大人なら10cmもないポーション瓶はたいしたことないだろうけど、僕には重すぎるし大きすぎる。

なんで、急に瓶が・・・


―マスターが潜在意識で自分で持つイメージをしてしまったので、手元に来てしまったんですよ。

最初に言いましたよね。箱庭の物を持ってくることができると。


まさか急に現れるとは思ってなかったよ。というか、箱庭から

出る時のみに、持って出ることができるんだと思ってた。


―マスターのスキルですので、それくらいはできます。


・・・認識の違いということで、今回は僕の手落ちだ。

でも、この僕の上に乗っかっているポーションは母にどう説明しようか。


―説明も何も、しゃべれませんよね。マスター


っぐ。どうごまかそうかってことだよ。


―可愛くしてれば何とかなるんじゃないですか。


まさか、そんな母はチョロくないだろ。しかし、方法がないか。兎も角、この瓶は横に置いておこう。

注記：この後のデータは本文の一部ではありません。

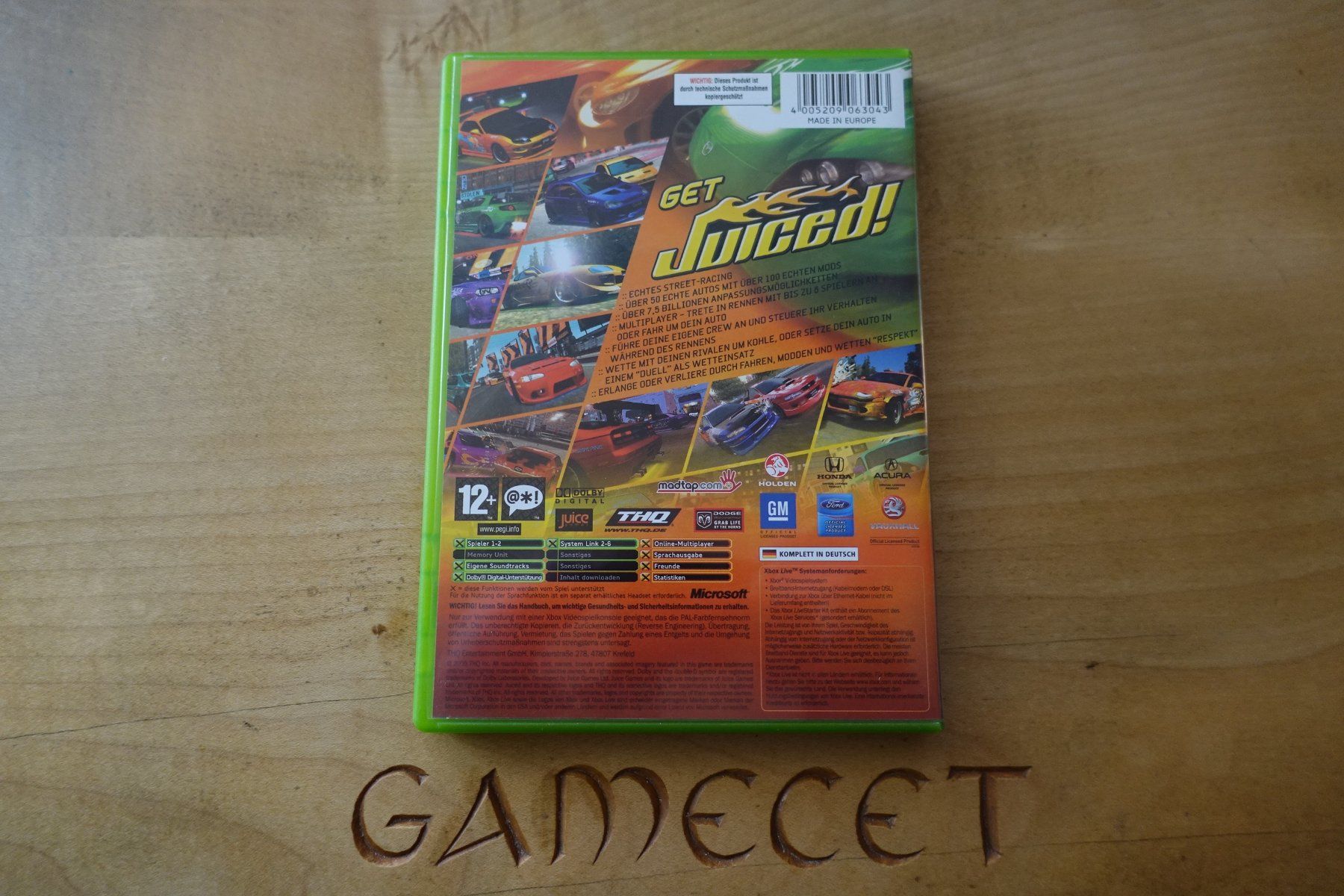 Microsoft Giochi: Juiced – Usato da Steinach venduto da Gamecet 2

あれ?僕がこっちにいても箱庭の物を取り出せるなら、あの特定品種のイチゴとかも食べたい時に食べれるってことか。でも、まだこっちにあってもかぶりつけるわけじゃないから、歯が生えてからにするか。

やっぱり赤ちゃんの身体は不便だなぁ。

リョクにメッセージを送ったりしていると、隣の母がモゾモゾ動き始めた。


「んむ。ふぁぁぁ。」


おっと、母が起きてしまった。

ウインドウ画面を閉じて、母に何をされても良いように少し構える。


「イシュちゃんおはよ」


隣に寝転がっていた僕に頬へナチュラルにキスをした。

そして、その隣に転がっているポーションに気づくと、手に取り不思議そうに頭を傾げた。

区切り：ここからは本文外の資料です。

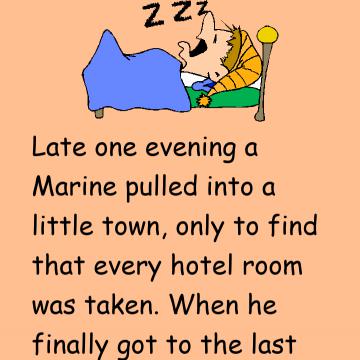 Marine Shares A Room With A Heavy Snorer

「なんでこんなところに瓶が?ほんのりピンクの液体・・・ポーションにしては色がおかしいわね。何かしら?」

「あー」


ニコニコしながら、母にそれをちょうだいという動作をしてみたが危ないからダメだと言われてしまった。


「これはおもちゃじゃないのよ。ママが調べておくから、イシュちゃんにはこっちの音が鳴るボールをあげるわね」


どこから出したのか、母が転がすとリンリン鳴る柔らかいボールを僕にくれた。


仕方ない。ポーションはいつでも作れるからよしとしよう。母が常飲すればイチゴの香りの体臭になれるのだが、伝えられないので鑑定できる人に鑑定してもらってくれ。